Cuando estudiaba en el colegio Alcides Vigo el terrorismo de Sendero Luminoso estaba en su apogeo. Mi colegio era un objetivo natural de los senderistas. Fundado por oficiales de la PIP muchos de los alumnos eran posibles blancos para los terroristas y cuando cayó Abimael Guzmán asistíamos a clases con ropa de calle, protegidos por escoltas que andaban camuflados ante un probable atentado. El terrorismo no respetaba a menores de edad, a hijos inocentes o familias enteras. Su fin último era la toma del poder a cualquier precio. Sí, lo recuerdo muy bien. Sendero Luminoso estuvo a punto de lograr lo que ellos llamaban “el equilibrio estratégico” y el país fue desangrado en costa, sierra y selva. Miles de peruanos fueron asesinados por la “revolución” y la “lucha de clases”, ese mito que promete el cielo en la tierra.

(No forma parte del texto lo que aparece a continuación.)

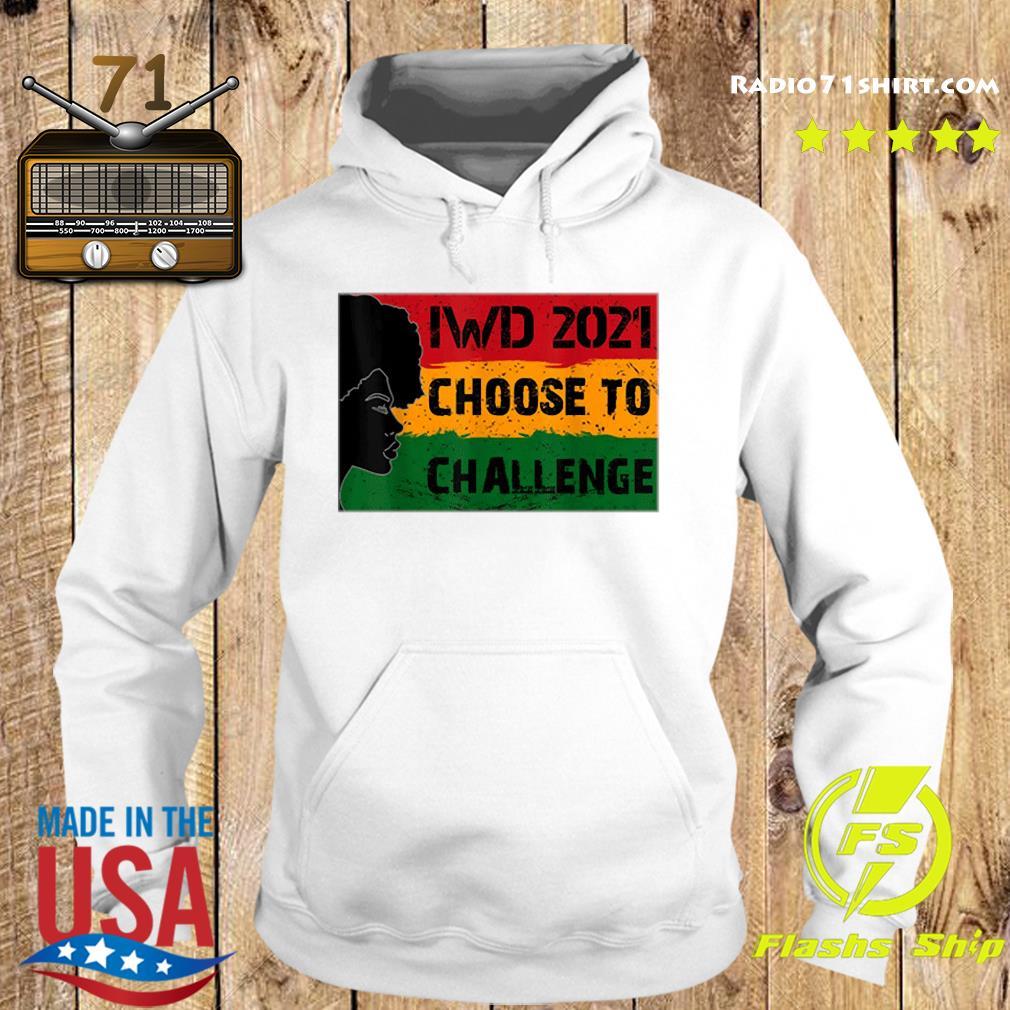 International Women's Day 2021 Choose To Challenge Shirt Hoodie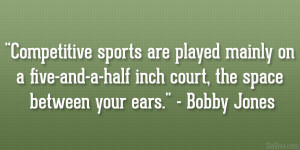Famous Quotes About Competitive Sports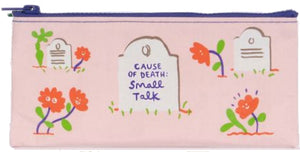 Cause of Death: Small Talk Pencil Pouch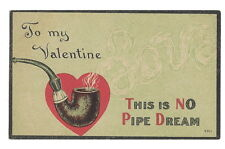 """POSTCARD VALENTINE VINTAGE - PIPE WITH SMOKE SPELLING """"LOVE"""" - NO PIPE DREAM"""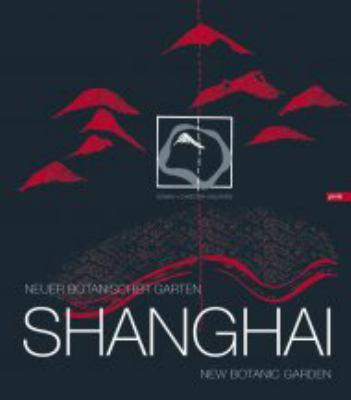 Shanghai: Neuer Botanischer Garten/New Botanic Garden 9783939633587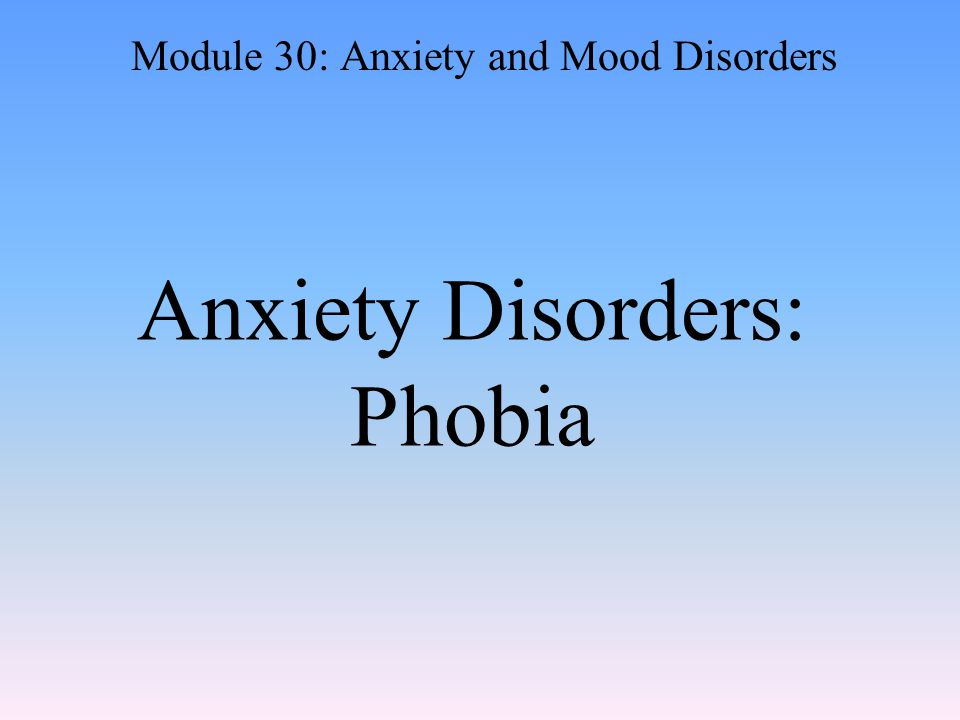 Anxiety Disorders: Phobia Module 30: Anxiety and Mood Disorders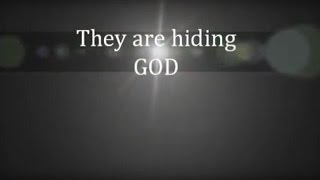 They Are Hiding GOD With The Greatest Lie EVER!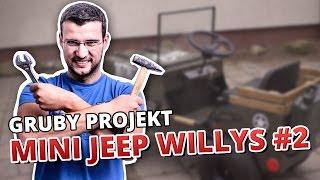 GRUBY PROJEKT - MINI JEEP WILLYS #2 (5 sposobów na)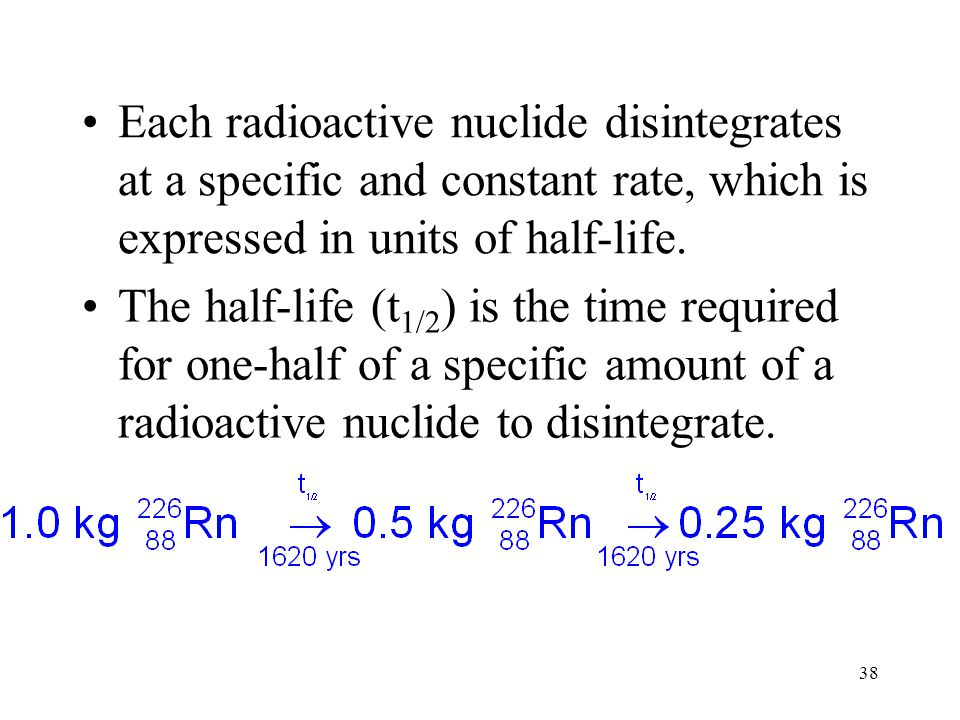 Each radioactive nuclide disintegrates at a specific and constant rate, which is expressed in units of half-life.
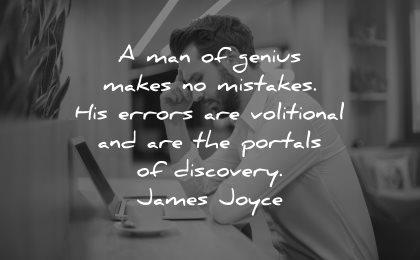 mistakes quotes man genius makes errors volitional portals discovery james joyce wisdom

Pertenezco a la generación del coche bomba, de los apagones, del asesinato selectivo, de la muerte salvaje y cruel de María Elena Moyano y Pascuala Rosado. Muchos de los de mi generación abandonaron el país en busca de un futuro mejor en otras tierras y no regresaron jamás. El Estado estaba a punto de naufragar en medio de las esquirlas de una ideología tan demencial como fratricida. A duras penas, gracias a miles de héroes que dieron sus vidas para salvar al país, salimos adelante y el terrorismo fue derrotado, con sangre, sudor y lágrimas.

Hoy, parece que gran parte de esa historia ha sido olvidada y sepultada por una educación con un claro sesgo ideológico. El Estado debe promover una verdadera memoria histórica que defienda la paz y condene al terrorismo. Esa es la tarea del Bicentenario.